Please note that the Council will also be filming any trespassing into safety zones with a view to submitting evidence in contempt proceedings in Court. No attempt will be made to film people peacefully protesting outside the safety zone.”

This information is being shared so that everybody knows where they stand in terms of ‘Persons Unknown’. 
Try not to be too downhearted about this folks. We ain’t beat yet.

Parking under threatened trees

Some people have been concerned about the implications of the injunction in terms of car parking. Both SCC’s response, from Steve Eccleston (Deputy Director of Legal Services), and the original email are below.

15:54 on 18/8/17

Dear Ms Hammond,

Thank you for your email. Paul said that you would be sending it in. I need to start by saying that I absolutely can’t give you legal advice on this issue. My role is to advise and represent the council. You should speak to your own solicitor if you want specific legal advice. What follows is based on my instruction to try and assist you in your query.

My first thought is to observe that it’s difficult to be completely prescriptive and account for every situation. Also to observe that I’m giving a legal answer. I don’t have details of operational issues, especially where they relate to Amey’s felling work. That’s their business.

The Council has powers to tow cars where Temporary Traffic Regulation Orders are in place and a car is parked in breach of them. The Council has powers to tow in these situations and should do so in my view.

The Court Order, however, is not related to this. The Court has extended protection to what it calls “Safety Zones”. That is the area established to facilitate a safe felling.
If a car is deliberately parked under a tree identified for felling so as to frustrate the work which the High Court has ruled lawful, then that become as a contempt of court. Upon identification, an application can be made to commit the owner of the car to prison for contempt of court. The issue is whether the car is or would be in a safety zone.

The owner of the car would be required to explain their apparent breach of the Order to the Court and, if their explanation was satisfactory, then no Order for Committal would be made. The Court Order makes it clear that the parking must be intentional. It’s very difficult to give an exhaustive list of what factors might come into play but I expect they would include whether there is a pattern of car parking which allows inferences as to intention to be drawn, the identity of the car owner and whether they are known to be part of the Tree Protest Groups etc. I expect that attempts would be made to knock on house doors nearby and see if the owner could be found to move the car.

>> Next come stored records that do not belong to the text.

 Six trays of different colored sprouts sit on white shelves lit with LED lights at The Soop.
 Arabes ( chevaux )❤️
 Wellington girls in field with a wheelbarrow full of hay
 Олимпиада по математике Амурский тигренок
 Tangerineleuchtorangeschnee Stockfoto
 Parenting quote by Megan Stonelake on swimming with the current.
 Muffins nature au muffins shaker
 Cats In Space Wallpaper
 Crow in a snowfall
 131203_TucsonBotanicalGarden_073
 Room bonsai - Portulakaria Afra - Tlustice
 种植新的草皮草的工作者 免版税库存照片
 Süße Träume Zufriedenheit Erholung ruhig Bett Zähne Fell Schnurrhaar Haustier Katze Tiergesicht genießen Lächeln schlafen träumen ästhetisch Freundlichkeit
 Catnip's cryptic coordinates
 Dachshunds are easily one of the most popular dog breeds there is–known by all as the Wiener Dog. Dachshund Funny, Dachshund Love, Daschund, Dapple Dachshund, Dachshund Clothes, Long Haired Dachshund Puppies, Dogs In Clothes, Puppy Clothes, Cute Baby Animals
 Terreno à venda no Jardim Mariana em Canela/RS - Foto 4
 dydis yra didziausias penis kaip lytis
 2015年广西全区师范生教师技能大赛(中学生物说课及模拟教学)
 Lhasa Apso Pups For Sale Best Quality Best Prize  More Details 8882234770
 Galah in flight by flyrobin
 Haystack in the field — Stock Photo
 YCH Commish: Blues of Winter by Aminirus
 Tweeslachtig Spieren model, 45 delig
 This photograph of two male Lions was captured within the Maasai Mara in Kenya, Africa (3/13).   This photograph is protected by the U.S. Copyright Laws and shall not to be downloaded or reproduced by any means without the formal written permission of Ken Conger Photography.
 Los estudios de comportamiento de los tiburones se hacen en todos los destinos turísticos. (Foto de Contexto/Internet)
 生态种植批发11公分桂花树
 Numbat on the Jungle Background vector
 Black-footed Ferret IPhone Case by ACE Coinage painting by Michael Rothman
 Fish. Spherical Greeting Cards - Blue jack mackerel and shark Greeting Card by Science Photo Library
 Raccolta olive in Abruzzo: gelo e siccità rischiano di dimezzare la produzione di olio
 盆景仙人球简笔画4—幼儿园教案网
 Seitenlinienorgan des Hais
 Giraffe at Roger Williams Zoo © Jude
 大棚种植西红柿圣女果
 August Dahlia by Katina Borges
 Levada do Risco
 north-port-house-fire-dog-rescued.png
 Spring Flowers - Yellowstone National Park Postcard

Given the nature of the Court Orders now in place, I am of the view that it is incumbent on protesters to take personal responsibility for ensuring they comply with its terms. It is their responsibility to comply with the law. For example, if visiting a friend and parking under a tree outside their house then you can ask whether they are aware of any intention to fell. It’s probable that they will know as a resident. The car can then be moved to a place which would be lawful. It you are particularly anxious about the tree you’re thinking of parking under, then you might need to park in another street nearby where there are no trees to be on the safe side.

If it appears that a contempt has been committed then the council will be applying to court. Part of that process will be to give the proposed Defendant an opportunity to provide an explanation for their actions. If that explanation is credible then it is unlikely that Orders would be made.

I am of the view that you don’t, in reality, need to be too concerned with this issue. Every day, tens of thousands of people park their cars in Sheffield. Many of them under trees. Only a relatively small number of trees are being felled and people in the felling areas are notified when this is to happen. I am of the view that people going about their normal, lawful business have nothing to fear.

The High Court has now, after 3 days of argument, given an unambiguous view as to what the law is. The council expects protesters to comply with the law.

Yours Sincerely,
Steve Eccleston,

Assistant Director Legal Services
 Sheffield City Council


Dear Steve,

As per my conversation this morning with Paul Billington, clarification regarding the car parking situation would be appreciated. I explained the question to Paul, and he agreed that it was something that could and should be addressed.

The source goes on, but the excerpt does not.